Thanks for your diagrams! Here is my attempt to reconcile the chip layout with my ideas about a "quad-tree" topology discussed in my CCX speculation thread (
here), assuming each CPU chiplet consists of two 4-core CCXs, where each pair of chiplets forms a fully connected cluster of 4 CCXs (16 cores), and where these clusters are fully connected to each other.
There's close to no chance that there's enough room in each chiplet for 2 distinct core complexes if there's also 32MB of L3, and even with only 16MB of L3 you certainly aren't going to find the space for that much IO.
Perhaps that's why the chiplets forming each pair are mounted so close to each other? For some edge connection? Or the pair sits on top of an interposer which provides the interconnect?
I also agree that in order to have all of those IF-links, a small silicon interposer is required under each pair of chiplets. I don't see any interposers there but on the other hand, there's too much glue to see anything. IFOB-links
(Infinity Fabric On-Package) have power efficiency
(PE) of ~2 pJ/b while IFIS-links
(Infinity Fabric InterSocket) have PE of ~11 pJ/b (
source) or rather ~9 pJ/b (
source). On-die has PE of ~0.1 pJ/b and PCIe/DDR something like ~20 pJ/b. Technologies like silicon interposer or EMIB has PE of under 1 pJ/b (
source) and therefore in the future AMD should (and they probably already have) really look into those bridge chiplets.

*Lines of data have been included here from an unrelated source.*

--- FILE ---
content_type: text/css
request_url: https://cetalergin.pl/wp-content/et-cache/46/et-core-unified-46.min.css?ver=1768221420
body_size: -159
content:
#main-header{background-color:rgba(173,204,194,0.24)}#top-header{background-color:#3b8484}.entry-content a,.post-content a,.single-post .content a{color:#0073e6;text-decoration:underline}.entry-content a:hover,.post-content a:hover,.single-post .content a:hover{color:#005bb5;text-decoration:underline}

I have no idea what the underlying topology would be either for the chiplets or the I/O-die but they both have the same amount of nodes (eight cores and eight chiplets). However I'm interested to hear any ideas anyone might have tough.
Edit: Let me rephrase that. If each chiplet has two CCXs each having four fully connected cores (crossbar topology) then what's the point of having 8 chiplets instead of 16 (4-core chiplets). If there really are silicon interposers under those pairs of chiplets then those four CCXs (on two chiplets) would be fully connected (crossbar again) on a higher level like
Vattila has shown in the diagram. As long as there is enough room for all the microbumps in the chiplets (I think that normal C4 bumps are much larger) this should be somewhat possible using a silicon interposer.
The highest level is currently a bit weird because some of the connections run through the I/O die (as I understand it) and some are directly between chiplets. If the interposers would be active (containing logic and transistors) then maybe all four active interposers would again be fully connected together (crossbar once more) even on a higher level. That would be a routing nighmare probably even worst than Naples because now there's also the I/O die on the way. On top of that there would be additional IF-links from each chiplet to the I/O die. I feel like the organic package in Rome only contains 8 links from each chiplet to the I/O die and all complexity of the routing is hidden inside each node (either a chiplet or the I/O die). Choosing a good routing topology to more than 4 nodes is quite a hard problem it seems.
While Vattila's basic idea is good there are a lot of problems related to running a lot of wiring in an organic package where the Rome chiplets and I/O die sits on. Then again there are a lot of problems with 8-core CCXs also.
And then there is always the possibility that they (AMD) have switched to some kind of ring bus topology which might be fine. I think that a mesh or something like the ButterDonut topology should probably be reserved for cases with more nodes and maybe active interposers.